The GAPPO algorithm is compared with the following representative algorithms.

Advantage Actor–Critic (A2C) [29]: A2C integrates policy and value functions, with the advantage function $A (s_{t}, a_{t})$ defined as

$A (s_{t}, a_{t}) = Q (s_{t}, a_{t}) - V (s_{t}),$

(19)

where $Q (s_{t}, a_{t})$ is the expected return and $V (s_{t})$ is the baseline value, enhancing learning stability by reducing gradient variance.
Proximal Policy Optimization (PPO) [30]: PPO balances exploration and exploitation by constraining policy updates, which enhances stability and sample efficiency.
Deep Q-Network (DQN) [31]: The DQN approximates the optimal action-value function $Q (s, a)$ using deep neural networks, stabilizing learning through experience replay and a target network. The update rule is as follows:

$\begin{matrix} δ = r_{t} + γ max_{a^{'}} Q (s_{t + 1}, a^{'}) - Q (s_{t}, a_{t}), \\ Q (s_{t}, a_{t}) \leftarrow Q (s_{t}, a_{t}) + α δ . \end{matrix}$

(20)
Deep Deterministic Policy Gradient (DDPG) [32]: The DDPG handles continuous action spaces with an Actor–Critic framework. The policy gradient update is as follows:

$\nabla_{θ} J \approx E_{s_{t} \sim ρ^{π}} [\nabla_{a} Q (s_{t}, a | θ^{Q}) \nabla_{θ} μ (s_{t} | θ^{μ})] .$

(21)

To evaluate the performance of GAPPO, we examine four distinct scenarios: (i) 100 agents are allocated to 20 tasks, (ii) 300 agents are allocated to 30 tasks, (iii) 500 agents are allocated to 30 tasks, and (iv) 500 agents are allocated to 50 tasks.

For each scenario, results are obtained by averaging over more than 100 independent runs, each initialized with random states and actions. This approach simulates the inherent randomness in multi-agent task allocation scenarios, ensuring a robust evaluation of the algorithm’s adaptability and effectiveness under dynamic and unpredictable conditions. By averaging the results across multiple runs, we obtain performance metrics that reflect the consistency and generalization of the algorithm in real-world dynamic environments. In each simulation trial, agents are randomly allocated at the start. The maximum number of iterations is set to 500 for the first two scenarios and 800 for the last two. In each scenario, the agents’ work abilities and the tasks’ workloads are initialized with distinct values. The optimal completion time for each scenario is determined through exhaustive search, and performance is assessed using key indicators: task completion time (T), the proportion of optimal time (

P_{0}

), and the number of iterations needed to reach the minimum value (min). The difference ratio

δ

is expressed as

δ = \frac{T - T_{opt}}{T_{opt}},

(22)

and represents the deviation from the optimal time. The time unit

Δ t

is defined as 1 unit time, which corresponds to a fixed and consistent simulation step used across all scenarios. For simplicity, we do not map this unit to a real-world measure such as hours or seconds, as the focus is on relative performance across algorithms. Importantly, this abstraction ensures that the theoretical optimal value—representing the minimum task completion time under ideal allocation conditions—remains constant at 1 unit time in all experiments.

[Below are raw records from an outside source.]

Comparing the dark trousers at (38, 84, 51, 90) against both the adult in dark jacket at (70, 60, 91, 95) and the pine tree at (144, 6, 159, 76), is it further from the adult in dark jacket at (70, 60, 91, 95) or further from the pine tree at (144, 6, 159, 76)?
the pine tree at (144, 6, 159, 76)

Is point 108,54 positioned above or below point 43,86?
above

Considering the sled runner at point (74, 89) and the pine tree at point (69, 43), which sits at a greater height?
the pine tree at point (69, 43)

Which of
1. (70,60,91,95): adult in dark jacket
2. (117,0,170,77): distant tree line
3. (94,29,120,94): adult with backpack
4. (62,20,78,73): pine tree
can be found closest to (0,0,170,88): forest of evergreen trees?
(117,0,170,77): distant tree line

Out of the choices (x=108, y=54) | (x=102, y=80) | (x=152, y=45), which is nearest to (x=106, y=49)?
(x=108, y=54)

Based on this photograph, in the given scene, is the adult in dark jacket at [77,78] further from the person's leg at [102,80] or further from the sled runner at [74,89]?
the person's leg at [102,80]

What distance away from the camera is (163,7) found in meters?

To assess the performance of the proposed approach, we conduct comparisons between GAPPO and the four aforementioned baseline algorithms under four progressively challenging scenarios. These scenarios are designed with balanced agent capacities and task demands, ensuring a consistent theoretical minimum completion time of one time unit. To facilitate a clear performance comparison, a red dotted line is included in the figures to represent this optimal solution. The optimal value is analytically derived based on the theoretical minimum task completion time under ideal allocation conditions—assuming perfect coordination among agents and optimal matching between task requirements and agent capabilities, without communication delay or resource contention. This value serves as a lower bound benchmark, allowing us to assess how closely the proposed algorithm approaches the theoretical optimum. The results demonstrate GAPPO’s superior performance, rapid convergence, and stability in large-scale task allocation.

In the first scenario (Table 3, Figure 2), GAPPO quickly minimizes the task completion time, stabilizing at a low value. In contrast, other algorithms exhibit slower convergence and greater fluctuations. Notably, PPO and DQN experience prolonged exploration phases, resulting in higher iteration counts and suboptimal time proportions.

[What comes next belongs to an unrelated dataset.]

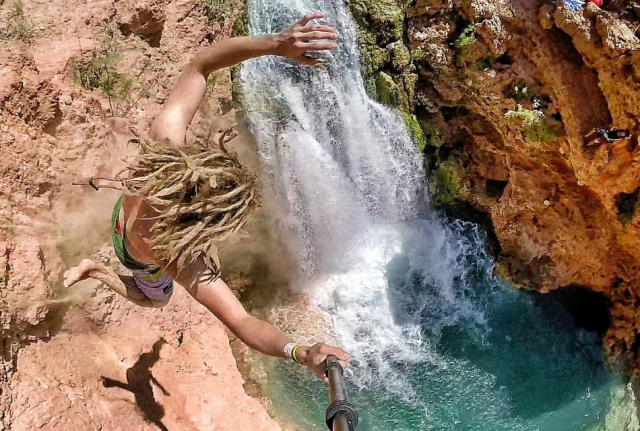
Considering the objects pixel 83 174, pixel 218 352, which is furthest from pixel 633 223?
pixel 83 174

In the second scenario (Table 4, Figure 3), where the complexity increases with a larger agent population, GAPPO achieves near-optimal performance with a minimal performance gap (

δ = 1.4 %

) and significantly fewer iterations compared to the alternatives. Other algorithms, such as A2C and PPO, demonstrate delayed convergence, while DDPG suffers from increased task completion time.

In the third scenario (Table 5, Figure 4), GAPPO maintains strong scalability, delivering competitive task completion times with minimal deviation from the optimal solution. On the other hand, other methods exhibit significant performance degradation, with some reaching over 50% in performance gap, indicating challenges in adapting to denser agent environments.

In the fourth scenario (Table 6, Figure 5), where the task-to-agent ratio increases, GAPPO continues to excel, demonstrating efficient task allocation with the fewest iterations. Meanwhile, DDPG and DQN display instability and fail to achieve a noticeable reduction in completion time.

In conclusion, GAPPO consistently outperforms competing algorithms in terms of scalability, convergence speed, and solution quality across all tested scenarios. It demonstrates minimal performance degradation even as the problem size grows, underscoring its suitability for real-world multi-agent systems requiring fast, stable, and energy-efficient task allocation in dynamic environments.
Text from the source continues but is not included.